As a workforce author, researcher, and consultant, I observed many organizations that were concerned about a labor shortage brought about by baby boomer retirement. This shortage, and the skills gaps that went along with it, was partially delayed in part by the financial crisis and subsequent recession, because many baby boomers lost savings and were working past traditional retirement age1.
Many baby boomers, born 1946-64, are now in their 70s, and the time has come for them to exit the workforce. According to a recent report by the Federal Reserve2, industrialized nations like the U.S. are facing a shortage of working-aged professionals, and employers need enough qualified employees to survive.
In my experience working with dozens of companies over the last decade, I’ve seen that corporate training and development can be an effective solution to this problem. As more senior roles are vacated, corporate training, particularly for succession planning, may be a good vehicle for mid-level professionals to master skills like team leadership, business acumen, strategic planning, conflict resolution, and decision-making.
All Employees, All Levels
One of the topics I write about most is increasing automation and machine participation3, and given this trend, I believe that even employees who will not become senior leaders must continuously upskill or reskill to maintain their value within the organization.
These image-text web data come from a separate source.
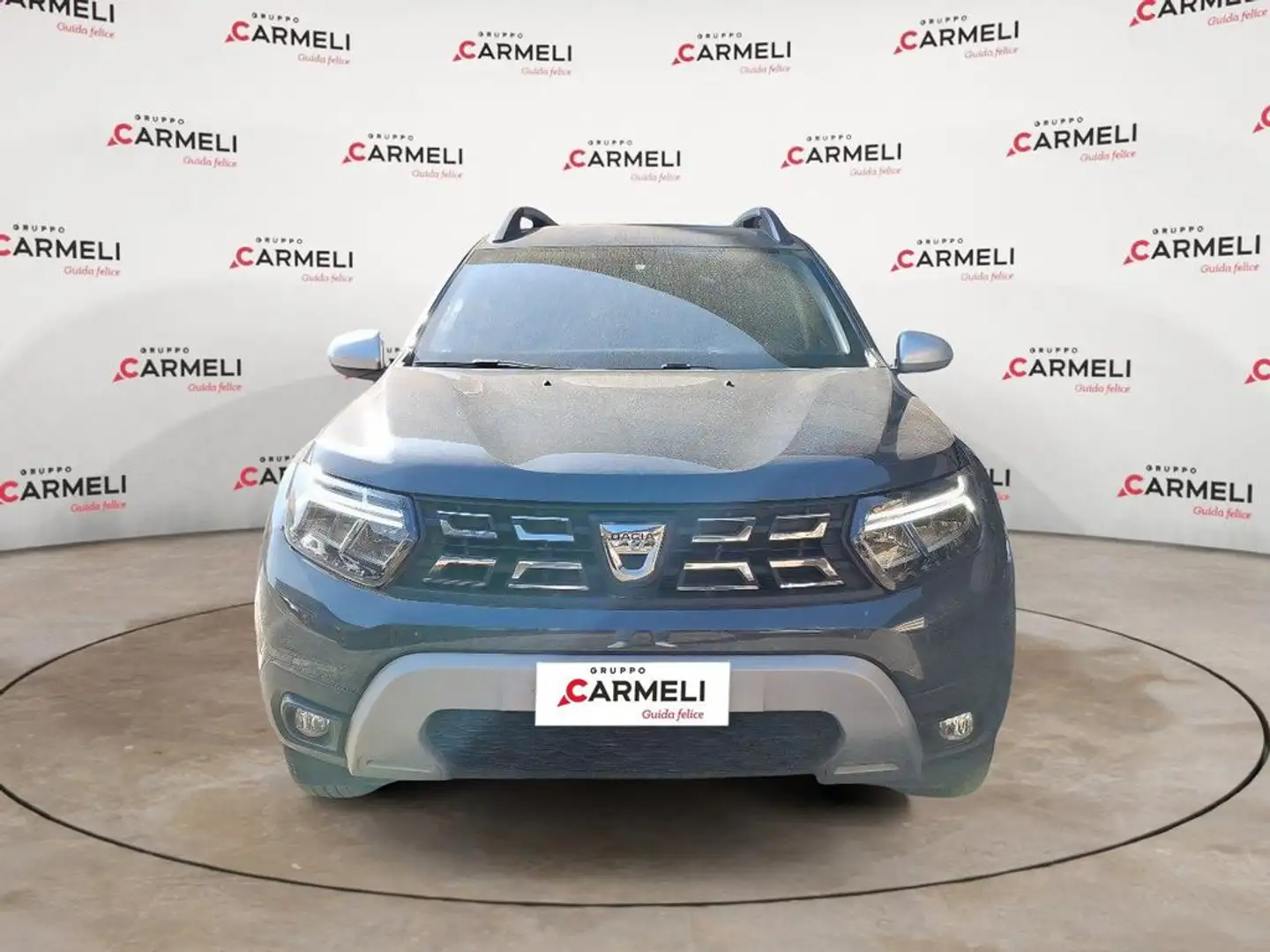Dacia Duster 1.0 tce Prestige Gpl 4x2 100cv Grigio - 2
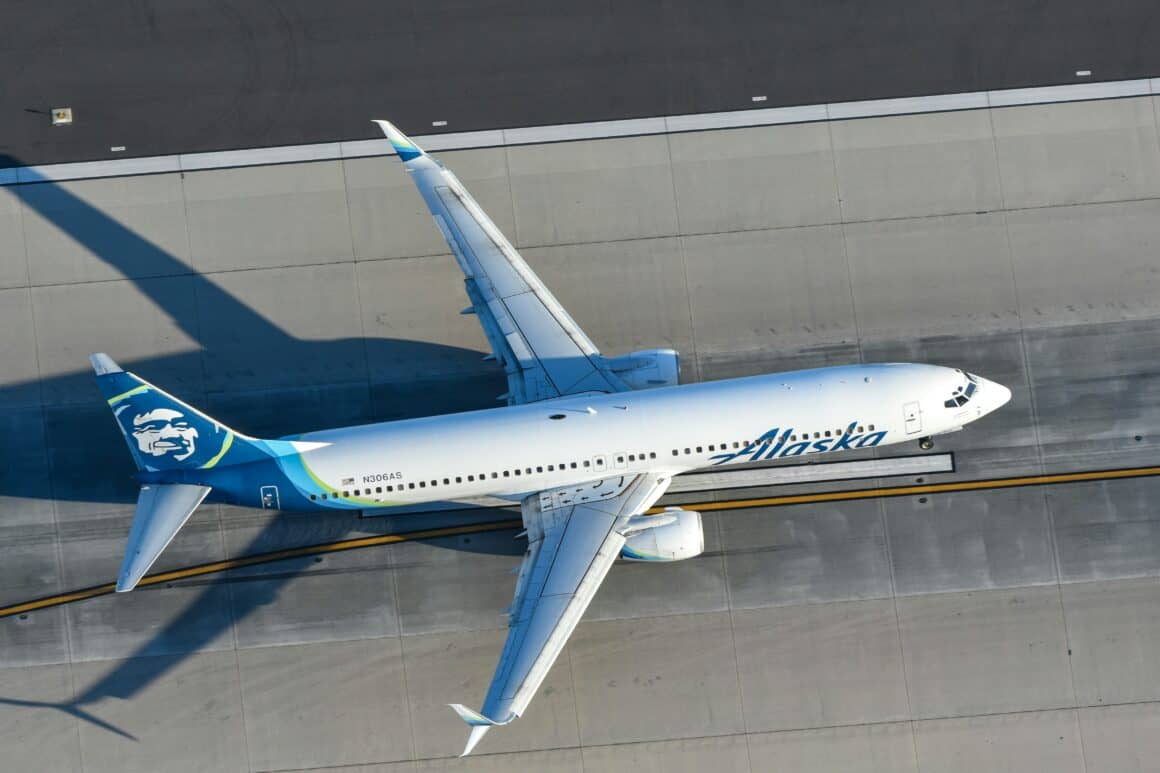 Report: JetBlue Merger Speculation Heats Up Again, With Alaska Airlines Among Potential Fits 3 Alaska Boeing 737-900 departing LAX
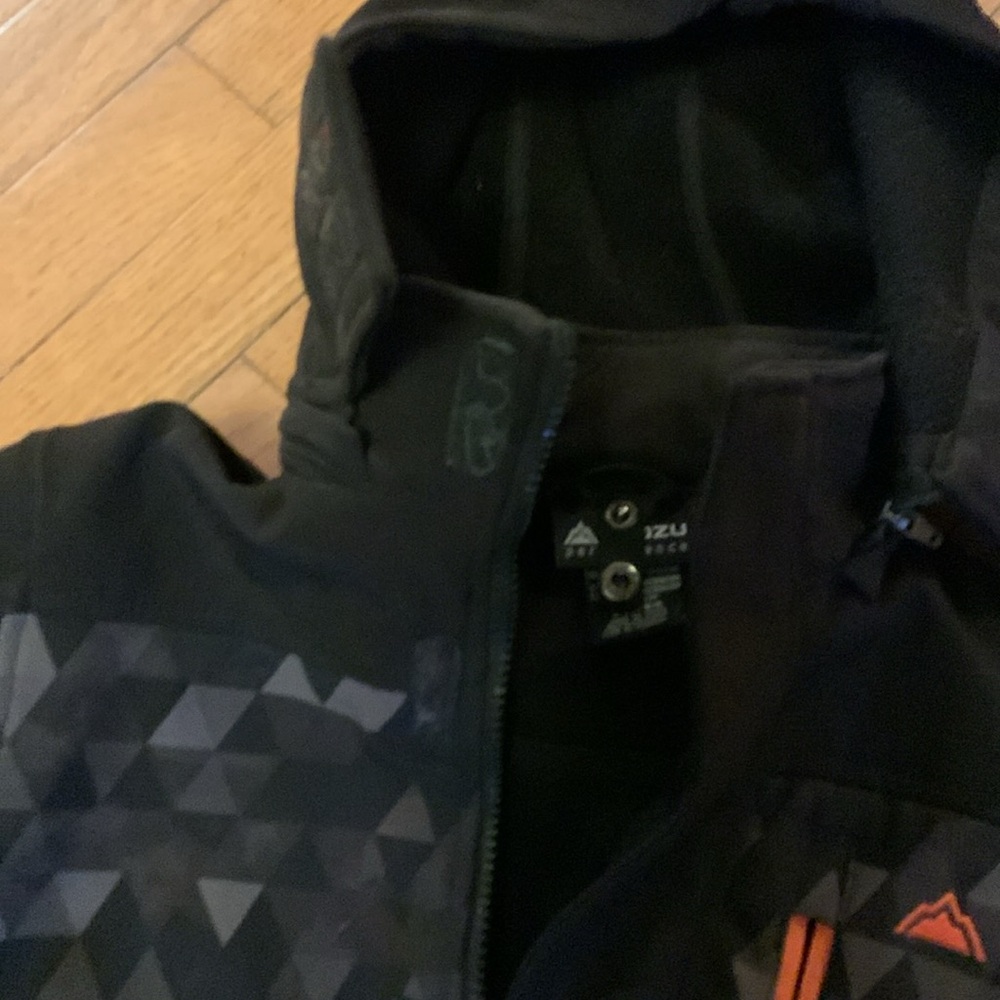 Kids winter jacket - Picture 3 of 4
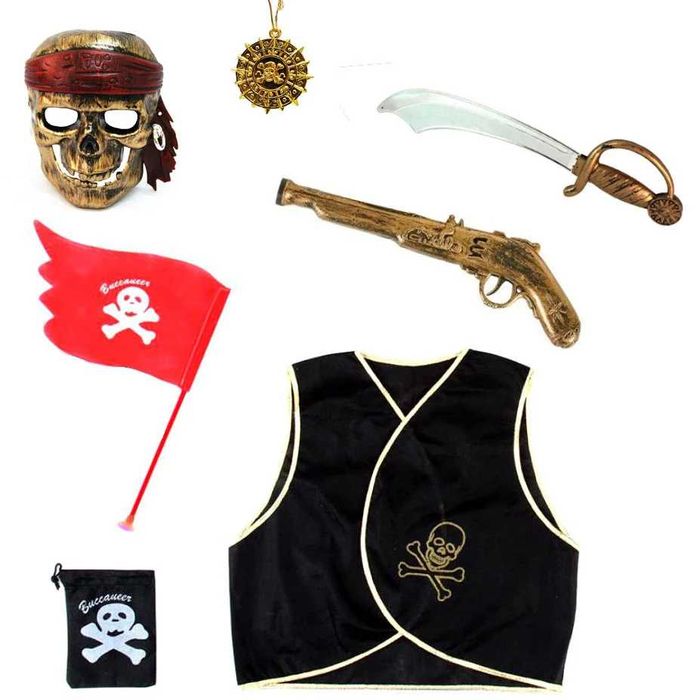 Карнавальные детский набор костюм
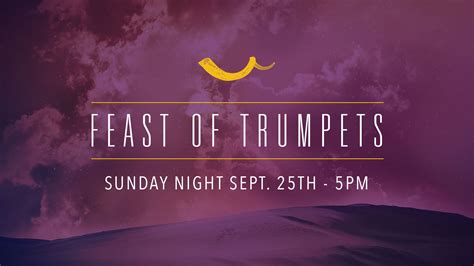 Feast of Trumpets 2022 – Calvary Chapel Santee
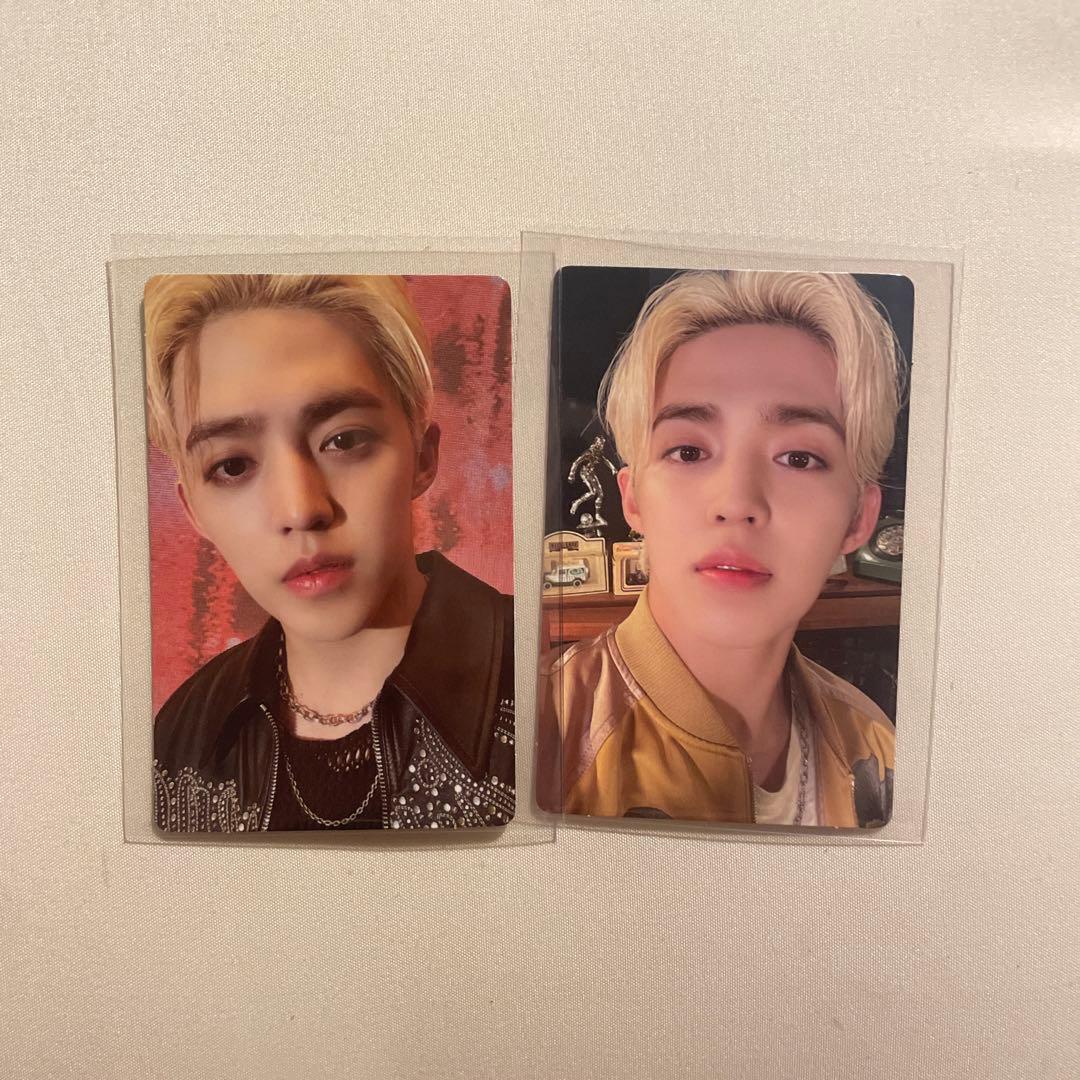 セブチ エスクプス トレカ god of music - メルカリ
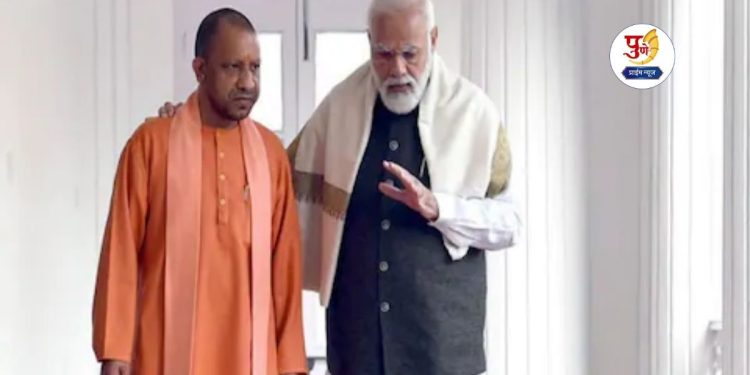 When Yogi Adityanath almost lost the backing of BJP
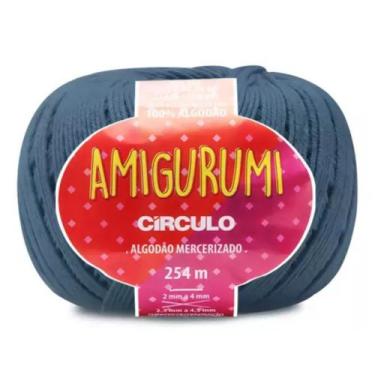 Imagem de Amigurumi - Cor 2931 Nautico 360449.2931 - Circulo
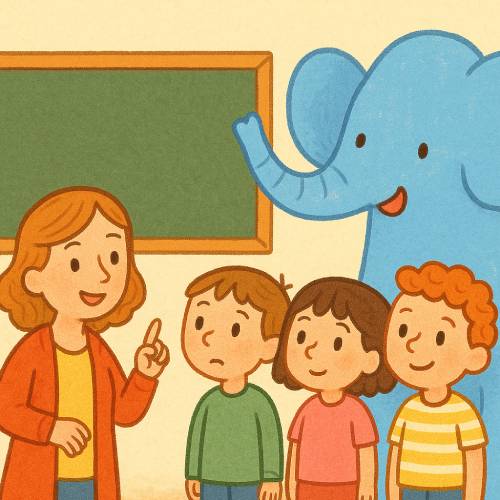 La classe dels Elefants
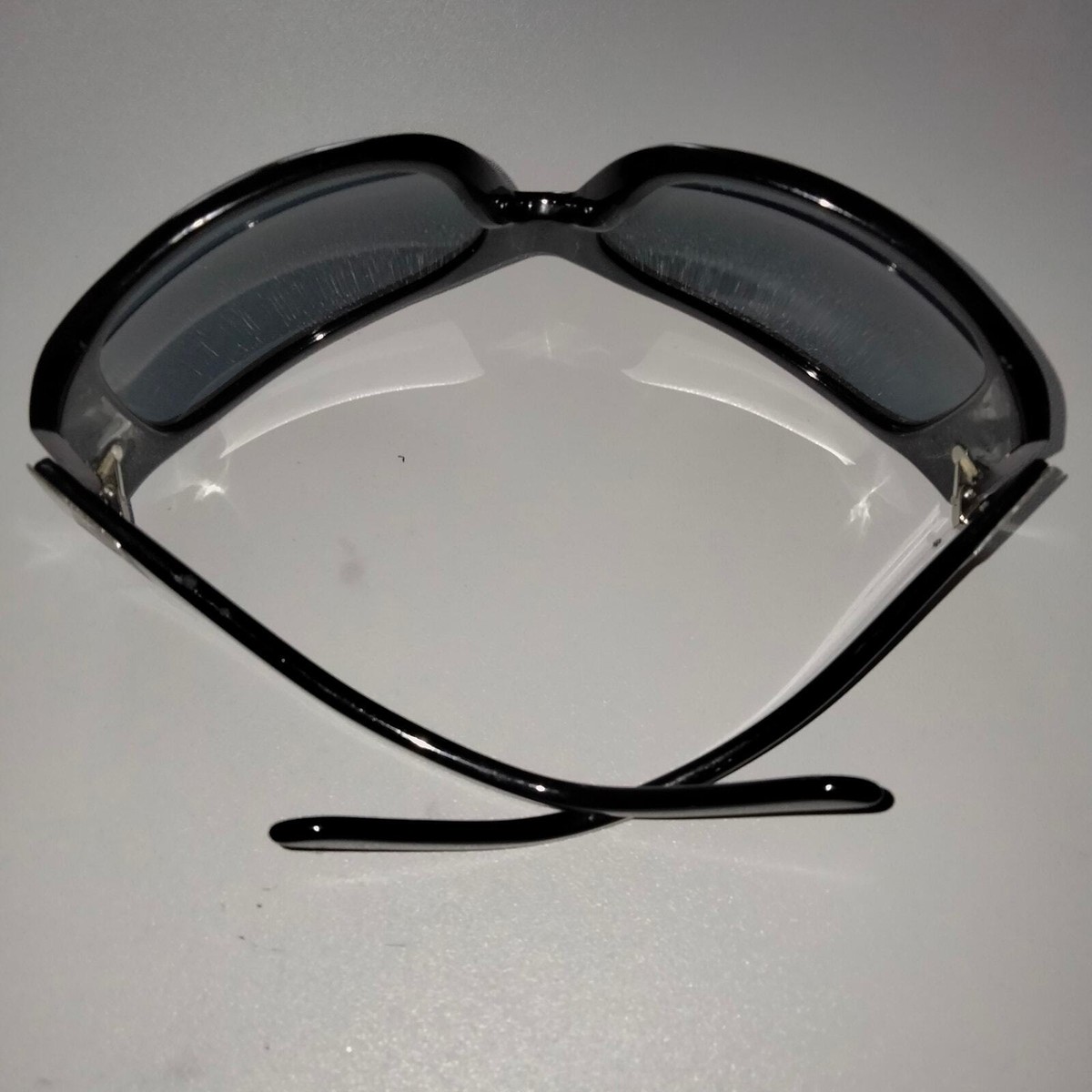Dolce Gabbana D & G Black & Silver Sunglass Shades Eyewear  display picture 1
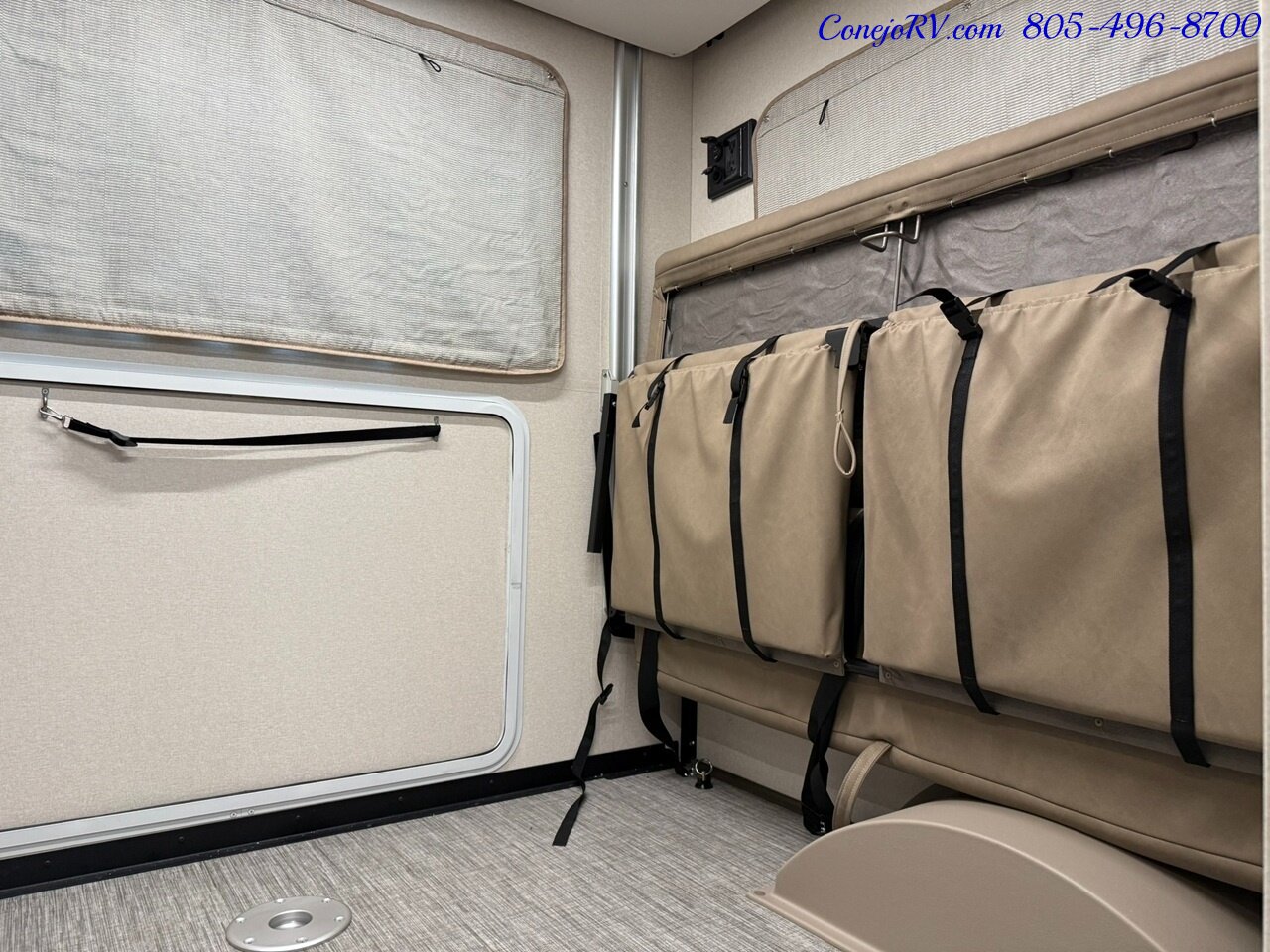 2027 Winnebago Elora 19DC 2.8KW Onan Generator Convertible Gear Garage   - Photo 29 - Thousand Oaks, CA 91360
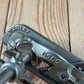 H2648 Vintage STANLEY England No.50 plough Plow PLANE Rosewood Handle 17 cutters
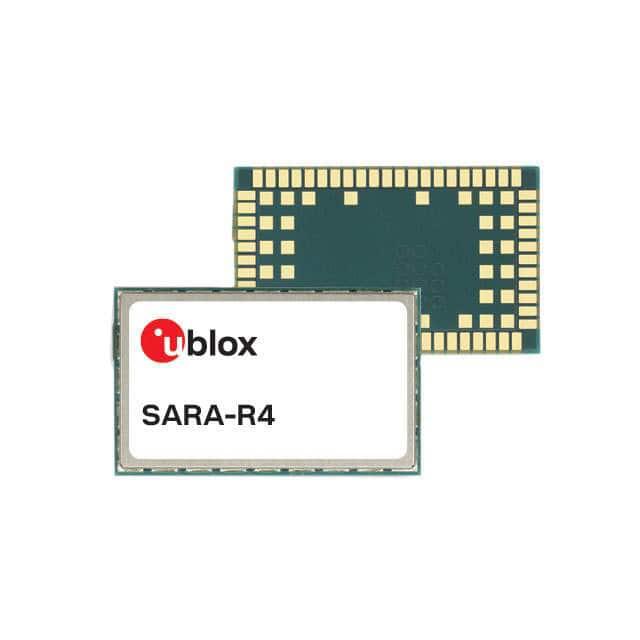U-BLOX 射频模块 SARA-R412M-02B-01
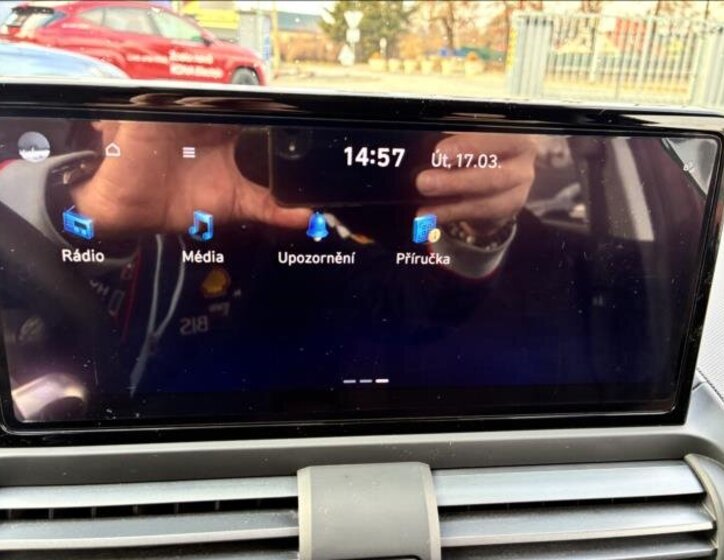 Hyundai Inster SUV / Terénní 0,0 84 kw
The days of having one degree and one corresponding skillset may be numbered, because if that skillset is automated, what then? Corporate training provides one way to diversify what each individual employee can contribute and the variety of roles he or she can hold.
There are other benefits besides skill acquisition. I’ve written that despite technological advances, productivity in most organizations is lagging4. Corporate training is one method for adjusting your processes, targeting efficiency so employees can better perform tasks and focus their energies more specifically on company goals. I have personally seen that many organizations with solid corporate training initiatives keep their people longer because the employees appreciate the investment in their development. And, I’ve observed that organizations that do right by their people are perceived as having strong brands that customers want to support.